É, sem dúvida alguma, um filme com muito coração e espírito de aventura. É bastante previsível na sua estrutura clássica, mas quase fresco por essa estrutura estar tão esquecida. Merece essa previsibilidade por ser tão autoconsciente e livre de si mesmo. Não tenta ser profundo, nem demasiado sério, nem ser mais do que aquilo que sabe que é, um blockbuster. Ainda tem um pouco – se bem que muito menos que o seu antecessor – de propaganda patriotista, mas não chega a glorificar a guerra porque nem sequer deixa que o ambiente pareça guerra. Parece mais um filme de desporto, sobre competição e limites humanos, de rapazes com os seus brinquedos, mas que agora partilham com algumas raparigas. É um filme muito mais preocupado em vivenciar uma década passada, e mais anos 80 que isto é difícil – existe uma recriação da famosa cena de desporto na praia, em tronco nu, mas desta vez com futebol americano em vez de voleibol, numa amálgama de incríveis espécimes do físico humano. Até o elo amoroso, interpretado por Jennifer Connelly, mostra-se quase desnecessário mas é facilmente aceite para manter aquele melodrama clássico e não estragar essa magia. Pode-se dizer apenas que se sente a falta do elemento Goose e do seu impecável timing humorístico. No entanto o humor daqui mantém-se fresco e bem-vindo, sem abusar na sua estadia nem se tornar cringe como tem sido costume em Hollywood por estes dias.

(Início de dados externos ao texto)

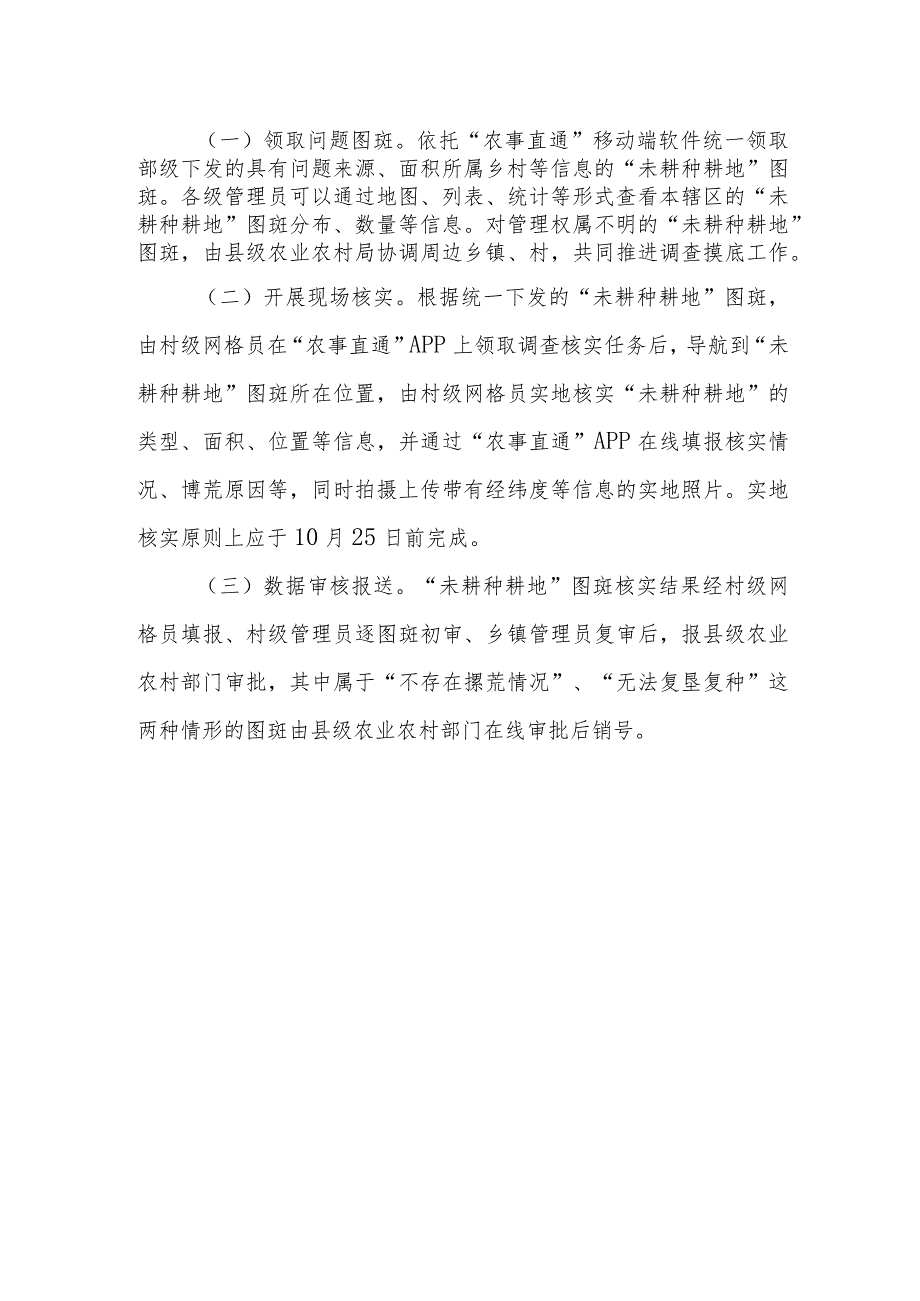 （一）领取问题图斑。依托“农事直通”移动端软件统一领取部级下发的具有问题来源、面积所属乡村等信息的“未耕种耕地”图斑。各级管理员可以通过地图、列表、统计等形式查看本辖区的“未耕种耕地”图斑分布、数量等信息。对管理权属不明的“未耕种耕地”图斑，由县级农业农村局协调周边乡镇、村，共同推进调查摸底工作。

（二）开展现场核实。根据统一下发的“未耕种耕地”图斑，由村级网格员在“农事直通”APP上领取调查核实任务后，导航到“未耕种耕地”图斑所在位置，由村级网格员实地核实“未耕种耕地”的类型、面积、位置等信息，并通过“农事直通”APP在线填报核实情况、博荒原因等，同时拍摄上传带有经纬度等信息的实地照片。实地核实原则上应于10月25日前完成。

（三）数据审核报送。“未耕种耕地”图斑核实结果经村级网格员填报、村级管理员逐图斑初审、乡镇管理员复审后，报县级农业农村部门审批，其中属于“不存在摞荒情况”、“无法复垦复种”这两种情形的图斑由县级农业农村部门在线审批后销号。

Se estão à procura de um filme para justificar a ida ao cinema e fazer esquecer tudo e todos durante 2 horas, então não vale a pena procurar mais longe. É, sem dúvida, o melhor blockbuster desde Mission Impossible: Fallout (2018). Esta é uma clássica experiência daquele cinema comercial que nos fez apaixonar por Hollywood e as suas belíssimas ilusões. Foi feito para ser visto numa sala de cinema e é dos mais fortes candidatos a responder à questão “Quem salvará o cinema?”. O melhor entretenimento feito atualmente está aqui e se isto não leva pessoas às salas, não sei o que levará.